• [Instrução escrita A] Reescreva de forma mais breve o parágrafo do texto sobre História e Música que começa com “O dossiê temático desta edição”, preservando seus fatos principais.
• [Instrução escrita B] Continue o texto sobre História e Música a partir do ponto em que ele termina.

É com grande satisfação que nos unimos ao corpo discente do Programa de Pós-Graduação em História (PPGH), da Faculdade de Ciências Humanas e Sociais da Universidade Estadual Paulista “Júlio de Mesquita Filho”, para lançar o primeiro número do segundo volume da revista História e Cultura, publicação semestral online do Programa.

O dossiê temático desta edição traz em foco as discussões interdisciplinares entre História e Música, tema que apenas recentemente despertou interesse dos pesquisadores nas universidades brasileiras. Datam dos anos 1960 os primeiros estudos sistemáticos acerca do tema, que só então passou a configurar objeto de interesse entre os pesquisadores e a ser tratado como relevante objeto de estudo e reflexão acadêmica. Desde então, o número de trabalhos envolvidos com as relações entre História e Música cresceu vertiginosamente, não apenas no que se refere à produção historiográfica, mas também aos trabalhos desenvolvidos em outros departamentos acadêmicos. Os primeiros trabalhos dedicados à música nessa década de 1960 são desenvolvidos nos departamentos de Letras e compreendem particularmente análises da canção popular, destacando o conteúdo literário de seus versos. É a partir da década de 1980 que as contribuições mais significativas aos estudos musicais se farão notar na área de História e também nas áreas de Sociologia e Antropologia.

Cabe ressalvar que, em sua grande maioria, as pesquisas acadêmicas das Ciências Humanas dedicadas à música estarão predominantemente voltadas à música popular ou, mais especificamente, à canção popular. Uma das possíveis razões para essa preferência poderia ser apontada na dificuldade do pesquisador diante da não-simples decodificação da notação musical.

A historiografia promove diálogos bastante significativos com os estudos musicais desenvolvidos nas áreas de Letras, Antropologia, Sociologia, mas ainda tímidas são as articulações promovidas com a área da Musicologia ou de Etnomusicologia. Assim, os diálogos interdisciplinares envolvendo os estudos acadêmicos dedicados à música têm sua importância plenamente reconhecida pelos pesquisadores, embora seja ainda necessário algum avanço em direção aos áridos terrenos das fronteiras entre as disciplinas. Tal intercurso certamente trará novos importantes contributos às pesquisas historiográficas, tanto no que diz respeito às fontes quanto aos métodos de abordagem desse material. Frente a tal cenário, procuramos organizar um dossiê que integrasse pesquisadores de distintas áreas do conhecimento e que tratassem de diversos assuntos, dentro do horizonte de possibilidades dos estudos sobre História e Música.

O texto que abre o Dossiê é a conferência ministrada pelo Professor Doutor José D’Assunção Barros no XI Encontro de História da Educação do Ceará, realizado na cidade de Baturité, em setembro de 2012, intitulada “A Imaginação Musical como um modelo possível para repensar a Teoria da História”. A formação de Barros nas áreas de História e de Música permite colocar o discurso sobre a interdisciplinaridade na prática de sua produção acadêmica, refletindo sobre as possibilidades de uma “imaginação musical” aplicada à prática do historiador.

• [Registros fornecidos]
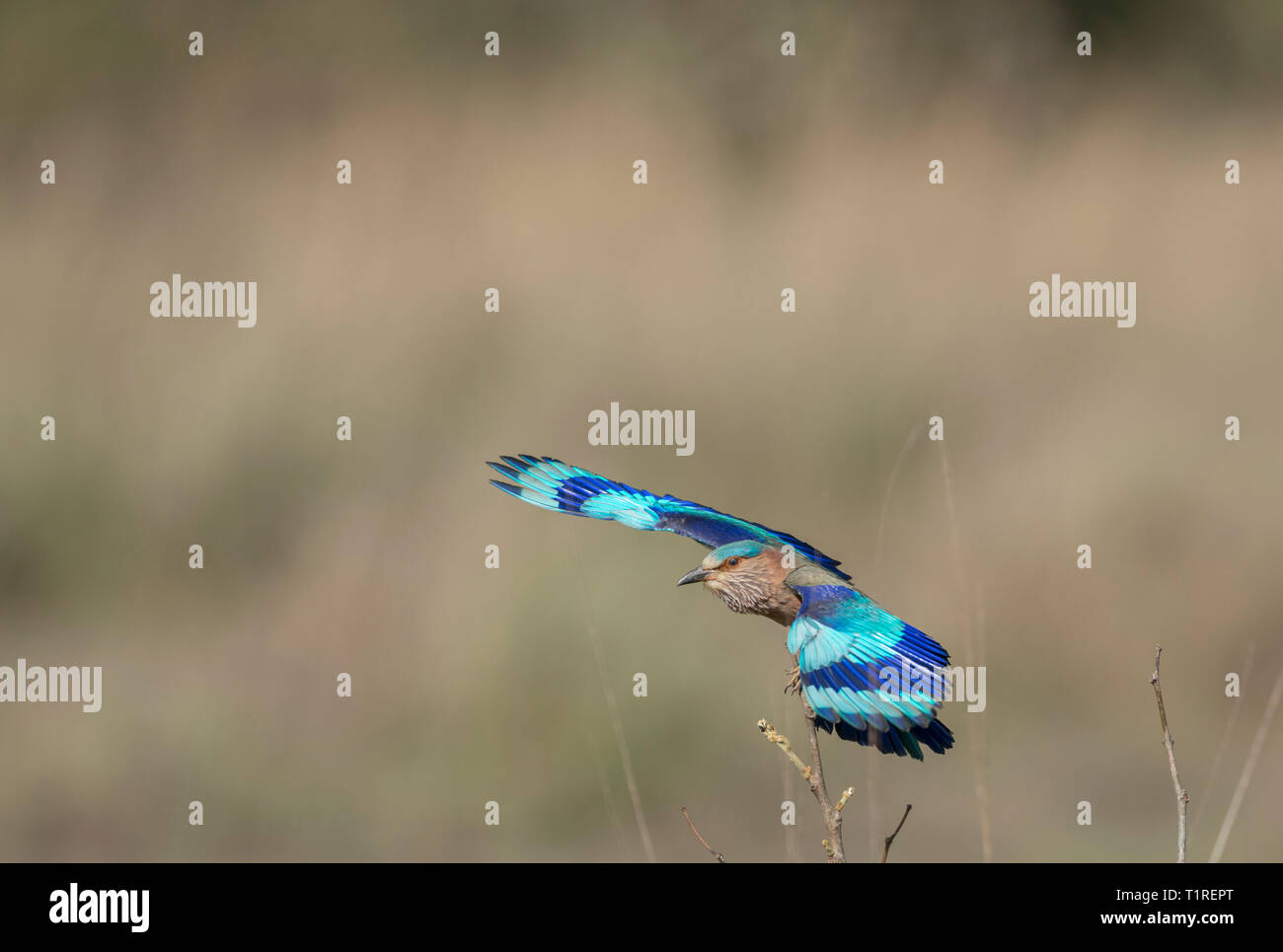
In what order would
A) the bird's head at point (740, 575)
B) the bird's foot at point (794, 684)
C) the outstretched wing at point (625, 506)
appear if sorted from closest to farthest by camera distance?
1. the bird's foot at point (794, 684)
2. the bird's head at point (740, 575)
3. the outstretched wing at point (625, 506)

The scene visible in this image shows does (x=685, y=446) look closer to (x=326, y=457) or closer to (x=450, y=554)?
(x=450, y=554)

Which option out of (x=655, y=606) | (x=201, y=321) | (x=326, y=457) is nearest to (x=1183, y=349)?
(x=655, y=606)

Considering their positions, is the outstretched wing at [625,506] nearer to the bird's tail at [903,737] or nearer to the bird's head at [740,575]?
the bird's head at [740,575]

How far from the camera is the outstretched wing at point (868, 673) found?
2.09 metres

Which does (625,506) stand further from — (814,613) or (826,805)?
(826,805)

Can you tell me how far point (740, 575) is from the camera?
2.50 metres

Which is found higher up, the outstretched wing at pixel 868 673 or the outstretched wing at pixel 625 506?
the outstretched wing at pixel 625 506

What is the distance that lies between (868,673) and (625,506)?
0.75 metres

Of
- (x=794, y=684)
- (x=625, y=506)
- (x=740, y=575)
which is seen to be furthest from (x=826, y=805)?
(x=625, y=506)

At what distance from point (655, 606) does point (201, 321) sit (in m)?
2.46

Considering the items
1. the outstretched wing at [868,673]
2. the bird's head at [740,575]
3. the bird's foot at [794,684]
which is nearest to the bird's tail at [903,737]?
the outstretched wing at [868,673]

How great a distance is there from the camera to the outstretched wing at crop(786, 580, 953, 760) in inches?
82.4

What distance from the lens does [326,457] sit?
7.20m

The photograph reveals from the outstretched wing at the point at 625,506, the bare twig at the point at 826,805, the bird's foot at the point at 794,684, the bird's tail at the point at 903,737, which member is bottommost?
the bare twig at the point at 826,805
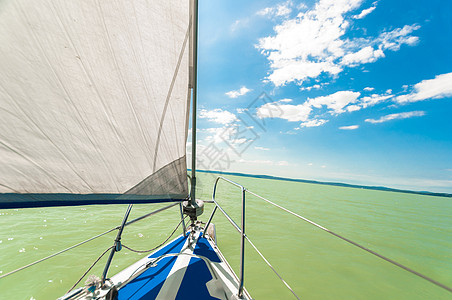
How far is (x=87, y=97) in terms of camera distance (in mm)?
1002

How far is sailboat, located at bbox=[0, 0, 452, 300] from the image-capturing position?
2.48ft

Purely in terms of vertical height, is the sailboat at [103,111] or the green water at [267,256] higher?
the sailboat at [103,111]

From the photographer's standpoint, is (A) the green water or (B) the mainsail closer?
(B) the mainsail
* * *
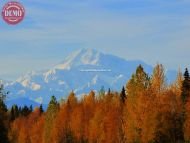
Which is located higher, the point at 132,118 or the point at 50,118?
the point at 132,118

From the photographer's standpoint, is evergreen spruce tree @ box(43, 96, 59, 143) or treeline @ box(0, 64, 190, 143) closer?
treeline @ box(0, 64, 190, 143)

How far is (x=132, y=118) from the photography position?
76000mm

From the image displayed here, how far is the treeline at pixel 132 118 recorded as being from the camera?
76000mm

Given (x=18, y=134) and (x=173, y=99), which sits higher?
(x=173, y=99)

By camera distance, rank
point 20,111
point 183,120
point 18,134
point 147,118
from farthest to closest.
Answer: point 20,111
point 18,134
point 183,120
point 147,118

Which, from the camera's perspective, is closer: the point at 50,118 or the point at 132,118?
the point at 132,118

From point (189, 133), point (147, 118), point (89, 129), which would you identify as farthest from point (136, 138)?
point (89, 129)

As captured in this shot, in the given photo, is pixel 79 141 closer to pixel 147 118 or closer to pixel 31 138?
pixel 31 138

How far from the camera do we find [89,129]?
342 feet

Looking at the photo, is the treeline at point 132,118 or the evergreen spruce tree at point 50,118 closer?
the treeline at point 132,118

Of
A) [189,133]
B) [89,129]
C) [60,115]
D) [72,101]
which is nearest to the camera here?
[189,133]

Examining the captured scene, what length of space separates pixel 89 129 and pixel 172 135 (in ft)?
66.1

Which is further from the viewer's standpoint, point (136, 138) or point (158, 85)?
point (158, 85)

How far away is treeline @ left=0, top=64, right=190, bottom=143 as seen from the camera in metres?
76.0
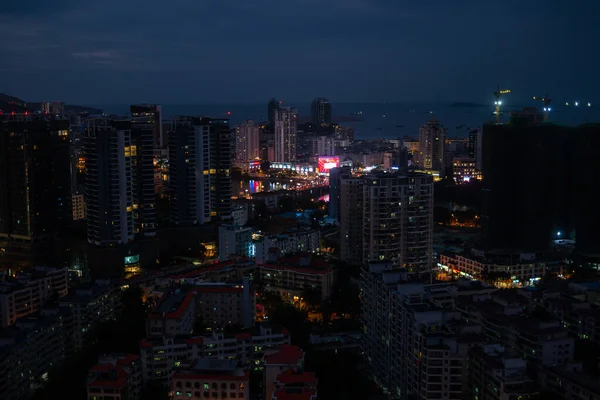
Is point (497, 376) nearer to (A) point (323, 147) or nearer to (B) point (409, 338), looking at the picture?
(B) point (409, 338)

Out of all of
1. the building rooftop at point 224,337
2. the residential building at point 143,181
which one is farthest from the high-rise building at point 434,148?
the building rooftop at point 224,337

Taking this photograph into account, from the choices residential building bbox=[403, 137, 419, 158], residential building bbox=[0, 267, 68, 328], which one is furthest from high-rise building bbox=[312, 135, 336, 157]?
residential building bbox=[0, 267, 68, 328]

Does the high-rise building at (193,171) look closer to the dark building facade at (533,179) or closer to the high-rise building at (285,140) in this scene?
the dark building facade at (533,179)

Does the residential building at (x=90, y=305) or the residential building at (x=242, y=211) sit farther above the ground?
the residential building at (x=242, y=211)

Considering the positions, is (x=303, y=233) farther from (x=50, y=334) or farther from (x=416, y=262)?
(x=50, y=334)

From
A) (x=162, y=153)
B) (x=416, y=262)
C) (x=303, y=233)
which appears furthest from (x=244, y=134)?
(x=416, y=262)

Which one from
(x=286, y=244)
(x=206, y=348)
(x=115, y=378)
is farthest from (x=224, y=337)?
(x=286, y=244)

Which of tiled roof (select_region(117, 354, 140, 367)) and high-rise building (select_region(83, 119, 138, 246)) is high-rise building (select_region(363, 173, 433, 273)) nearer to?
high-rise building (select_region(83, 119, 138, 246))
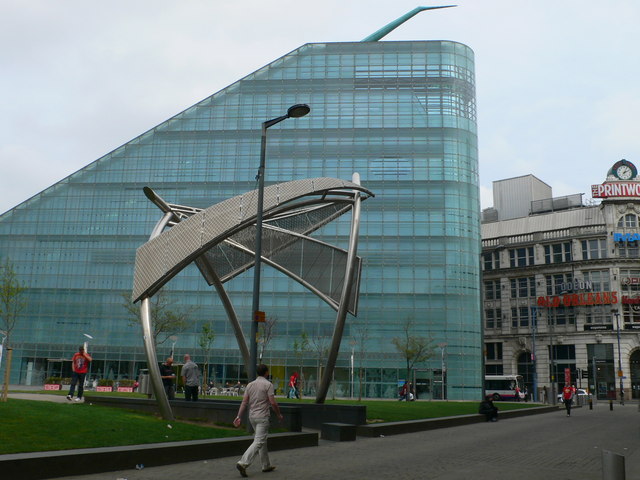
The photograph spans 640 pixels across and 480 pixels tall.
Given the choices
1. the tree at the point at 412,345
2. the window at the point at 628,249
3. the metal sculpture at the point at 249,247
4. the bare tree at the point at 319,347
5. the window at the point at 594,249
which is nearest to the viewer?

• [Resposta A] O dossiê desta edição trata das relações interdisciplinares entre História e Música, tema que só recentemente despertou o interesse dos pesquisadores brasileiros. Os primeiros estudos sistemáticos datam dos anos 1960. Foram feitos em departamentos de Letras e analisavam sobretudo o conteúdo literário dos versos da canção popular. Desde então, o número de trabalhos cresceu muito, dentro e fora da historiografia. A partir dos anos 1980, surgiram contribuições significativas em História, Sociologia e Antropologia.

• [Resposta B]
O Dossiê conta também com artigos sobre a música popular brasileira, como o do arquiteto e urbanista Marcos Virgílio da Silva, intitulado “O todo e a parte: nomeando espaços e vivências urbanas em São Paulo (décadas de 1950 e 1960)”, que traz um interessante diálogo interdisciplinar em sua investigação ao recorrer aos sambas de Adoniran Barbosa como ponto de partida para captar o olhar dos excluídos do processo de urbanização da cidade de São Paulo, e o artigo do cientista social Lucas Marcelo Tomaz de Souza, intitulado “Raul Seixas e o cenário musical brasileiro na década de 1970”, que aborda a inserção do cantor e compositor Raul Seixas no mercado fonográfico durante a década de 1970, refletindo sobre este tema importante para os estudos sobre música que é a estruturação do mercado fonográfico.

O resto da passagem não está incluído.